Children crave attention and approval from their parents. So it is no surprise that problems can arise between siblings when both (or more) children are striving for the same goal. Children also have no choice in their siblings. Personalities and interests may not mesh (and even when they do) being with anyone for large amounts of time can create difficulties. Sibling rivalry between children is a problem commonly confronted in parenthood. Many reasons exist as to why sibling rivalry develops, and there are many ways parents can address sibling rivalry and help prevent extreme problems.
Reasons Sibling Rivalry Exists
Siblings, although closely related, may exhibit opposite temperaments and personalities. Aspects of each child’s temperament may clash with one another. Parts of each child’s personality may also mesh or clash with their parents’ personalities as well. Children may be jealous of the similarities their siblings share with parents that they may not share.
Each child has their own set of needs. Parents can not treat each of their children exactly the same when every child is different. Siblings, although each getting attention and their needs met in their own way, may be resentful of the way a parent fulfills a sibling’s needs.
Siblings may exhibit rivalry when they believe their parents express favoritism between their children. Perceived favoritism between siblings can exist for many reasons and motivate sibling rivalry even when parents are not choosing favorites among their children.
Children, beyond having many different personalities and temperaments, also possess different skills and talents. Sibling rivalry can exist when a child is jealous of their sibling’s ability to play sports, achievement of good grades, or physical appearance among many other possibilities.

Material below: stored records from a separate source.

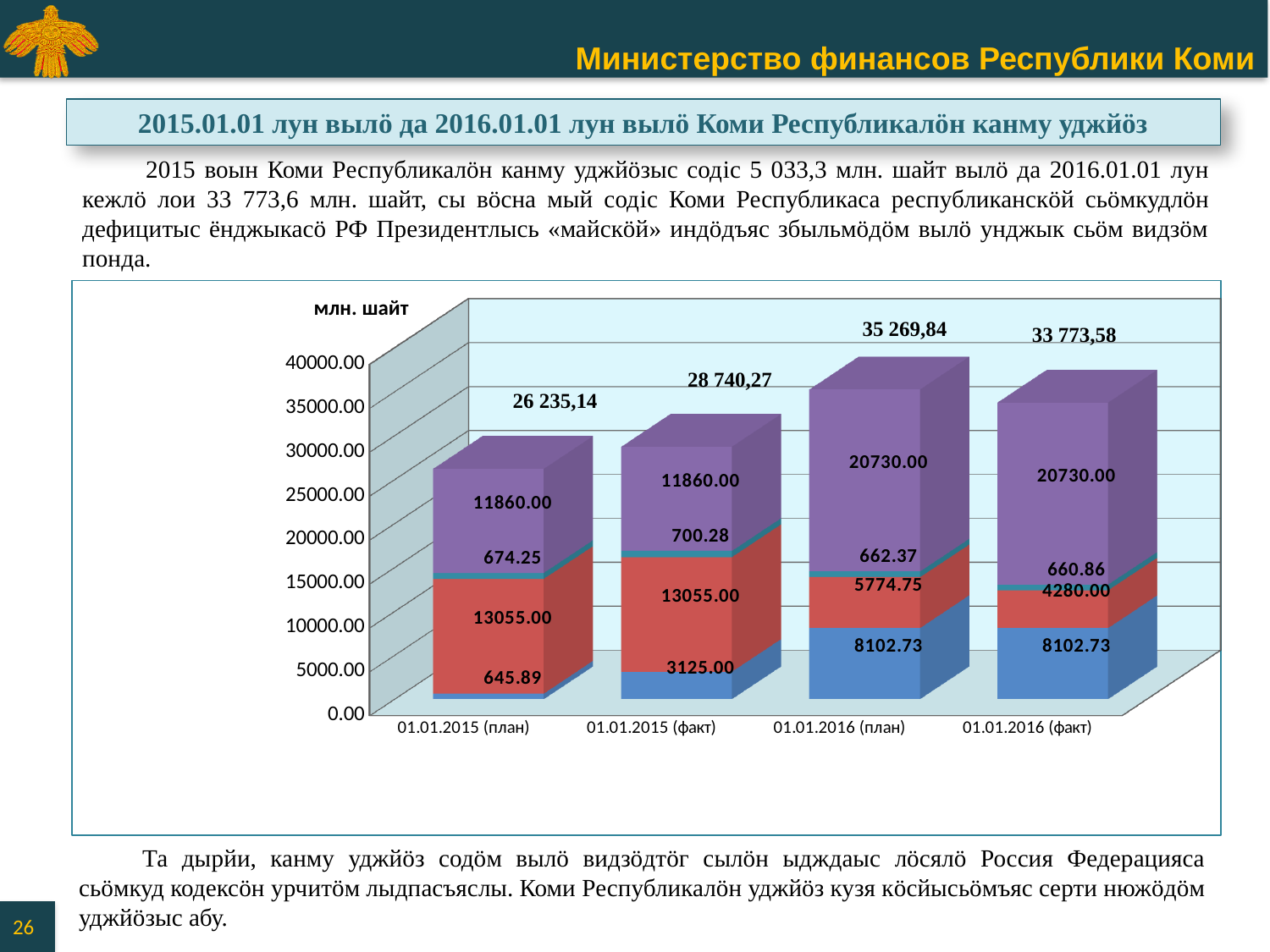
What is the total value printed above the bar for 01.01.2016 (план)? 35 269,84 What is the difference between the totals for 01.01.2016 (план) and 01.01.2016 (факт)? 1 496,26 What is the total value printed above the bar for 01.01.2015 (факт)? 28 740,27 Which is larger: the red segment for 01.01.2016 (план) or the red segment for 01.01.2016 (факт)? 01.01.2016 (план) What is the value of the red segment for 01.01.2016 (план)? 5774.75 What is the value of the blue (bottom) segment for 01.01.2015 (план)? 645.89 Which category has the highest total value? 01.01.2016 (план) What is the value of the purple (top) segment for 01.01.2016 (факт)? 20730.00 Which category has the lowest total value? 01.01.2015 (план) What kind of chart is shown on the slide? Stacked bar chart How many categories are shown on the x axis? 4 What unit label is shown at the top of the chart's vertical axis? млн. шайт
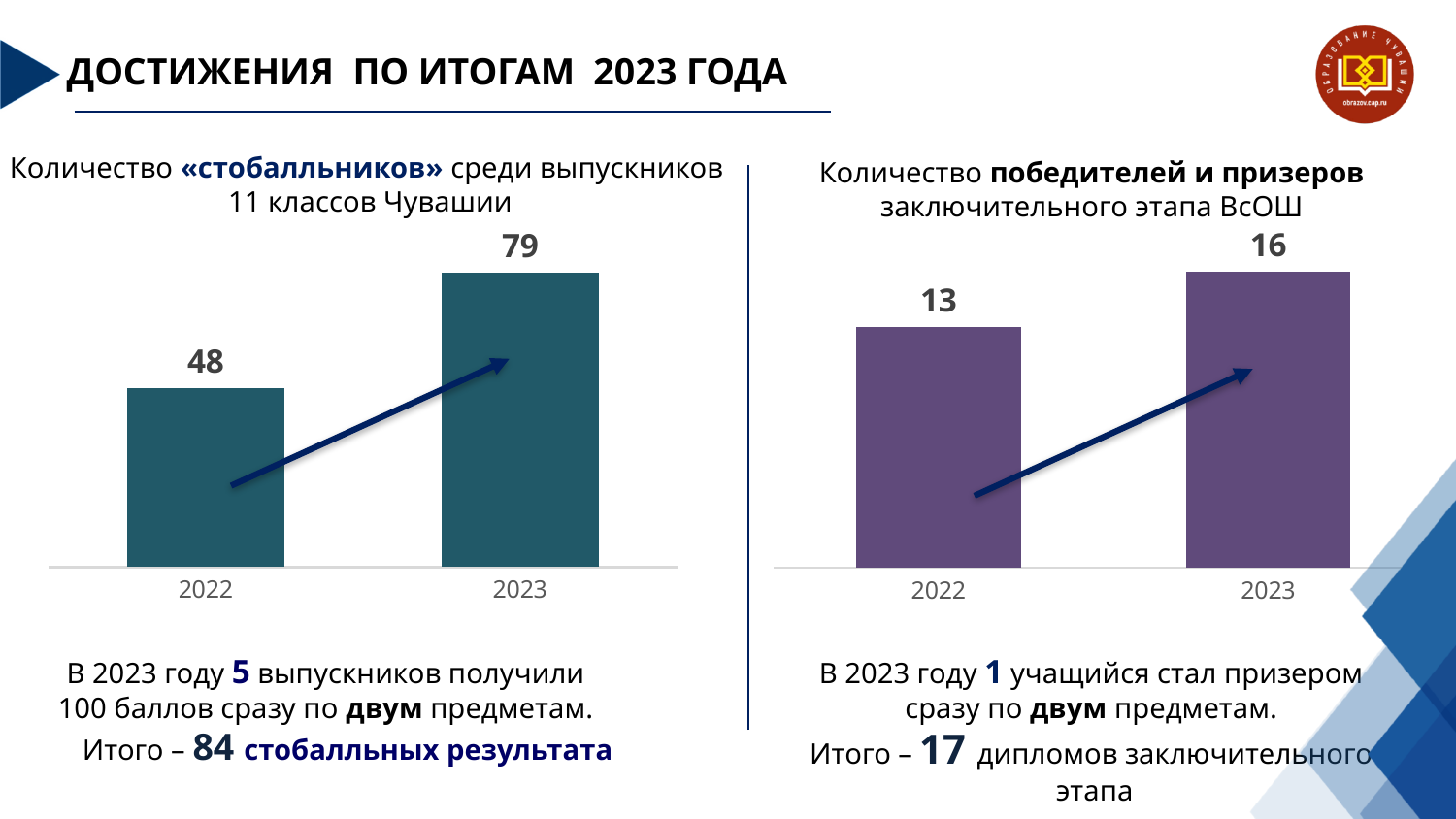
In the right chart (winners and prize-winners of VsOSh), which year has the lower value? 2022 What type of chart is the left chart (number of 100-point scorers)? bar chart How many categories (years) are shown in the right chart (winners and prize-winners of VsOSh)? 2 In the right chart (winners and prize-winners of VsOSh), what is the difference between the 2023 and 2022 values? 3 In the right chart (number of winners and prize-winners of the final stage of VsOSh), what is the value for 2022? 13 In the left chart (number of 100-point scorers), by how much did the value increase from 2022 to 2023? 31 In the left chart (number of 100-point scorers), which year has the higher value? 2023 In the left chart (number of 100-point scorers), what is the value for 2023? 79 In the left chart (number of 100-point scorers), do the values rise or fall from 2022 to 2023? rise In the left chart (number of 100-point scorers among 11th-grade graduates of Chuvashia), what is the value for 2022? 48 What colour are the bars in the right chart (winners and prize-winners of VsOSh)? purple In the right chart (winners and prize-winners of VsOSh), what is the value for 2023? 16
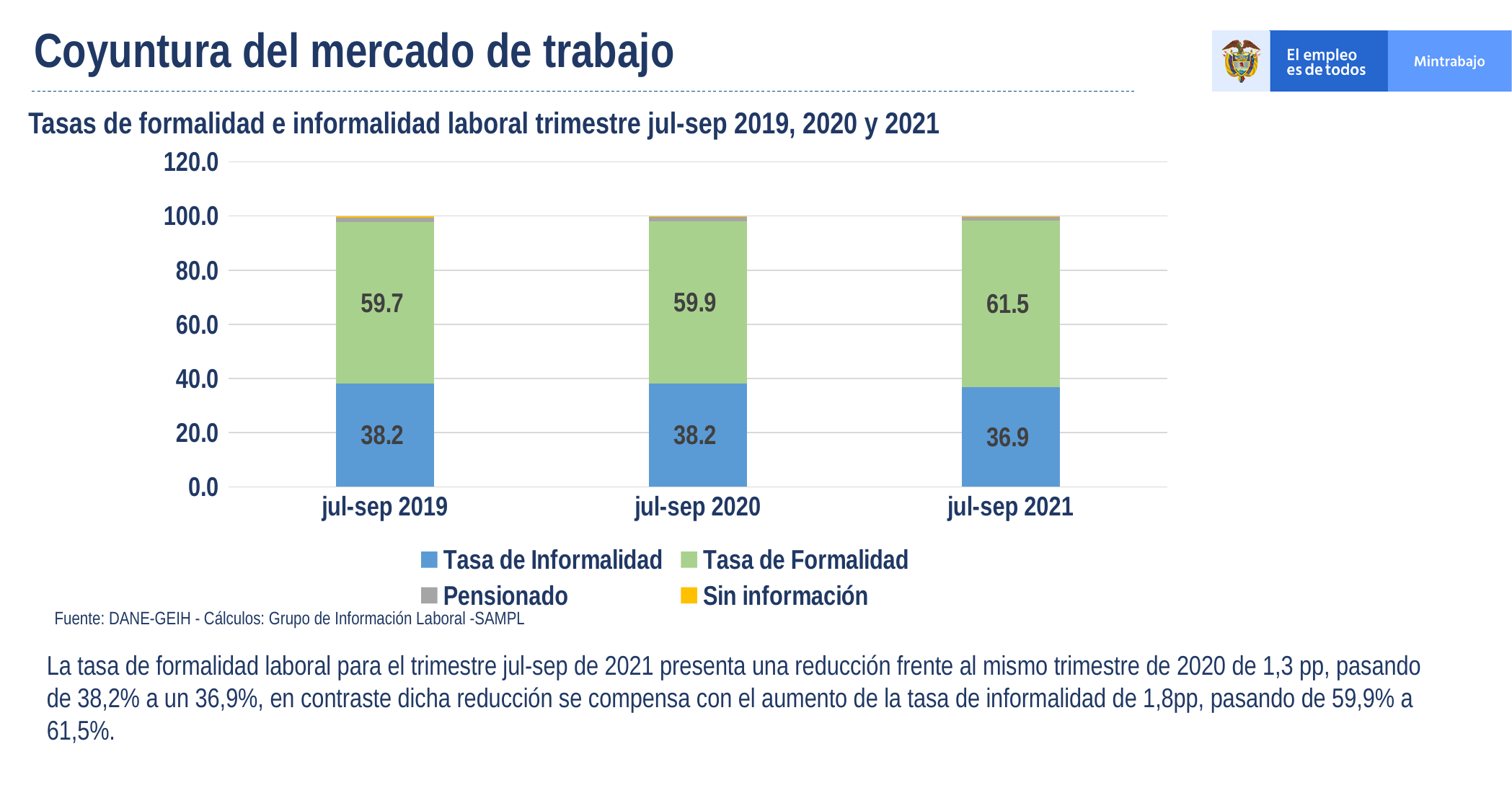
What is the value of Tasa de Informalidad for jul-sep 2019? 38.2 How many periods are shown on the x axis? 3 Is the Tasa de Formalidad value for jul-sep 2019 larger than the Tasa de Informalidad value for jul-sep 2019? Yes Which period has the highest Tasa de Formalidad value? jul-sep 2021 What is the value of Tasa de Formalidad for jul-sep 2020? 59.9 What is the value of Tasa de Formalidad for jul-sep 2021? 61.5 How many series does the legend list? 4 What is the value of Tasa de Informalidad for jul-sep 2021? 36.9 What kind of chart is shown on the slide? Stacked bar chart What is the difference between the Tasa de Formalidad values for jul-sep 2021 and jul-sep 2020? 1.6 What is the difference between the Tasa de Informalidad values for jul-sep 2020 and jul-sep 2021? 1.3 Which period has the lowest Tasa de Informalidad value? jul-sep 2021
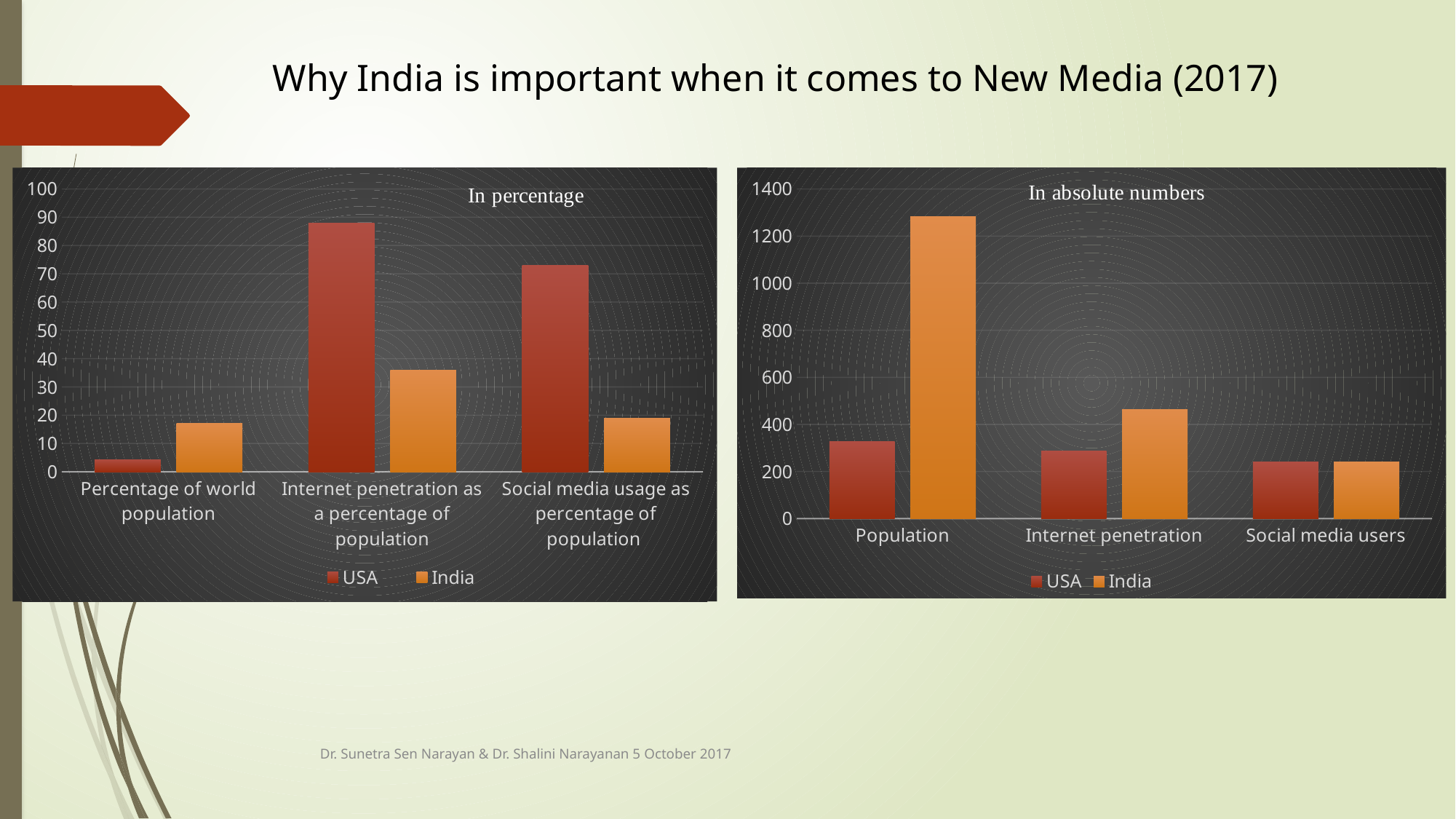
In the 'In percentage' chart, is the USA value for Internet penetration as a percentage of population greater or less than 80? greater In the 'In absolute numbers' chart, which is larger for Population, USA or India? India In the 'In absolute numbers' chart, is the India value for Internet penetration greater or less than 400? greater In the 'In percentage' chart, which category has the lowest value for USA? Percentage of world population Which series is shown in orange in both charts? India How many series does the legend of the 'In absolute numbers' chart list? 2 What kind of chart is the 'In percentage' chart on the left? Bar chart In the 'In percentage' chart, which category has the highest value for USA? Internet penetration as a percentage of population In the 'In absolute numbers' chart, is the India value for Population greater or less than 1200? greater How many categories are shown on the x axis of the 'In percentage' chart? 3 In the 'In percentage' chart, which is larger for Internet penetration as a percentage of population, USA or India? USA In the 'In absolute numbers' chart, which category has the highest value for India? Population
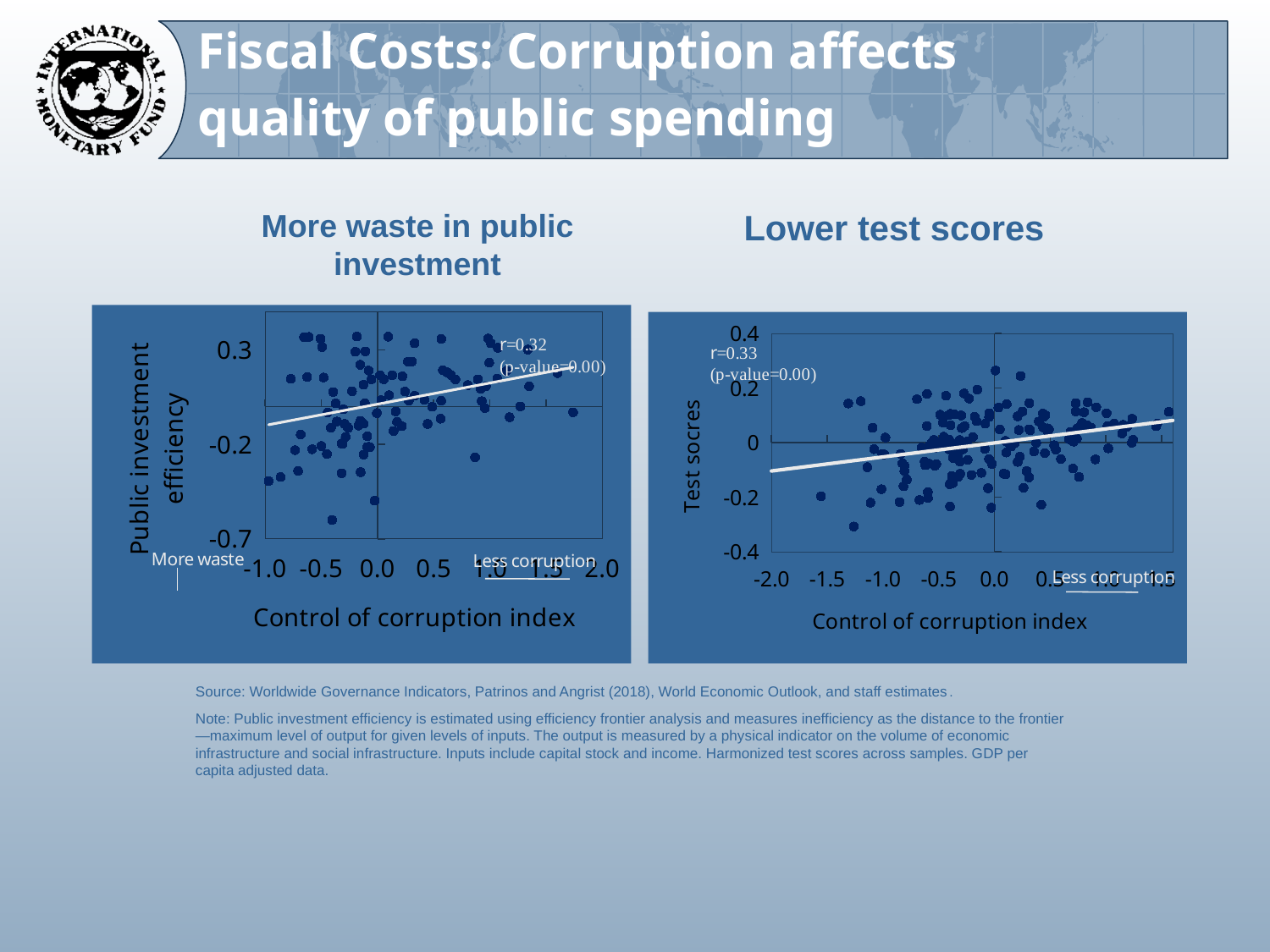
What is the x-axis label of the 'Lower test scores' chart? Control of corruption index What correlation coefficient (r) is printed on the 'More waste in public investment' chart? r=0.32 What kind of chart is the 'More waste in public investment' chart? scatter plot What kind of chart is the 'Lower test scores' chart? scatter plot What is the y-axis label of the 'More waste in public investment' chart? Public investment efficiency Which chart shows the larger correlation coefficient, 'More waste in public investment' or 'Lower test scores'? Lower test scores What p-value is printed on the 'Lower test scores' chart? p-value=0.00 In the 'More waste in public investment' chart, does the fitted line rise or fall as the control of corruption index increases? rise In the 'Lower test scores' chart, does the fitted line rise or fall as the control of corruption index increases? rise What correlation coefficient (r) is printed on the 'Lower test scores' chart? r=0.33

What Parents Can Do About Sibling Rivalry
Rules parents enforce for their children need to be consistent. This does not mean the rules need to the same for each child. Older children may have more freedoms and abilities that their younger siblings will gain when they reach a certain milestone. The key is to maintain the same standards for each child so all siblings are treated fairly and consistently.
Do Not Exhibit Favoritism
Beyond creating sibling rivalry, when parents exhibit favoritism between children it can lead to problems in adulthood for the slighted child. Depression has been linked to siblings who were not their parents “favorite.” Parents may have more in common with one child, or their personalities may mesh more, but it is extremely important not to exhibit favoritism between siblings. Parents should also avoid making comparisons between siblings to reduce sibling rivalry. Each sibling deserves to be treated fairly!
Sibling rivalry can be controlled when a family engages in many fun activities together. A family spending time together and enjoying each other’s company can ease fears and competition between siblings. Parents should also carve out individual time for each child. When siblings are all receiving meaningful individual attention, it can ease sibling rivalry.
Abundance of Love
Parents can help to prevent sibling rivalry by being very generous with their love. Although each of their children possess different personalities and needs, parents need to represent their abundance of love to each child. Sibling rivalry will be less prevalent when siblings are all comfortable and confident in their parent’s unconditional love.
Siblings often have complicated relationships, switching from wonderful friends one second to each others’ nemesis the next. Not all sibling rivalry and fighting will be able to be prevented and part of these arguments and disputes between siblings is an aspect of growing up. Siblings, although experiencing rivalry, still have a good chance of developing a strong bond and establishing a close relationship by working through and overcoming their differences. It is important for parents to ensure they are doing their part to prevent and discourage sibling rivalry by communicating and interacting with their children consistently, fairly, and with an abundance of love.